* Begin STORED RECORDS *

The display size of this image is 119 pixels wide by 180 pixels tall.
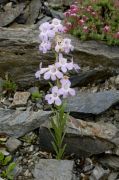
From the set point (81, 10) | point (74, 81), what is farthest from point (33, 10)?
point (74, 81)

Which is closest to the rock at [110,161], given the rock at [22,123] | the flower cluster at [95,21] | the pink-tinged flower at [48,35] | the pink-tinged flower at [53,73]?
the rock at [22,123]

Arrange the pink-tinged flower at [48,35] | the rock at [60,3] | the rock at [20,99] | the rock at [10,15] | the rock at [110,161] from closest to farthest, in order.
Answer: the pink-tinged flower at [48,35], the rock at [110,161], the rock at [20,99], the rock at [10,15], the rock at [60,3]

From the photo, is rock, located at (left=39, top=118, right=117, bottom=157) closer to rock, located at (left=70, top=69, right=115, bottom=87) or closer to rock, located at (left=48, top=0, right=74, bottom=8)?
rock, located at (left=70, top=69, right=115, bottom=87)

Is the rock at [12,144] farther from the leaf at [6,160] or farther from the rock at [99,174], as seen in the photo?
the rock at [99,174]

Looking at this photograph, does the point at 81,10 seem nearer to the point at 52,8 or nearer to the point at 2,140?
the point at 52,8

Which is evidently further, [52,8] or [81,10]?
[52,8]

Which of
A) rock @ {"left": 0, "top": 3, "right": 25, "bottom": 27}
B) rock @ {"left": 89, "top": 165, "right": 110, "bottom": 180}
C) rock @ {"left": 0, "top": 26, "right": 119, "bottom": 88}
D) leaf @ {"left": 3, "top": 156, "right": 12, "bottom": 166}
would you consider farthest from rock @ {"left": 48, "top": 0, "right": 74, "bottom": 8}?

* End STORED RECORDS *

#### SET PROBLEM:
Return the entries from their start through the line containing "Answer: the pink-tinged", with both ends included and the pictures left out.

#### WRITTEN ANSWER:
The display size of this image is 119 pixels wide by 180 pixels tall.
From the set point (81, 10) | point (74, 81), what is farthest from point (33, 10)?
point (74, 81)

Which is closest to the rock at [110,161], given the rock at [22,123] | the flower cluster at [95,21] | the pink-tinged flower at [48,35] | the pink-tinged flower at [53,73]?
the rock at [22,123]

Arrange the pink-tinged flower at [48,35] | the rock at [60,3] | the rock at [20,99] | the rock at [10,15] | the rock at [110,161] from closest to farthest, in order.
Answer: the pink-tinged flower at [48,35], the rock at [110,161], the rock at [20,99], the rock at [10,15], the rock at [60,3]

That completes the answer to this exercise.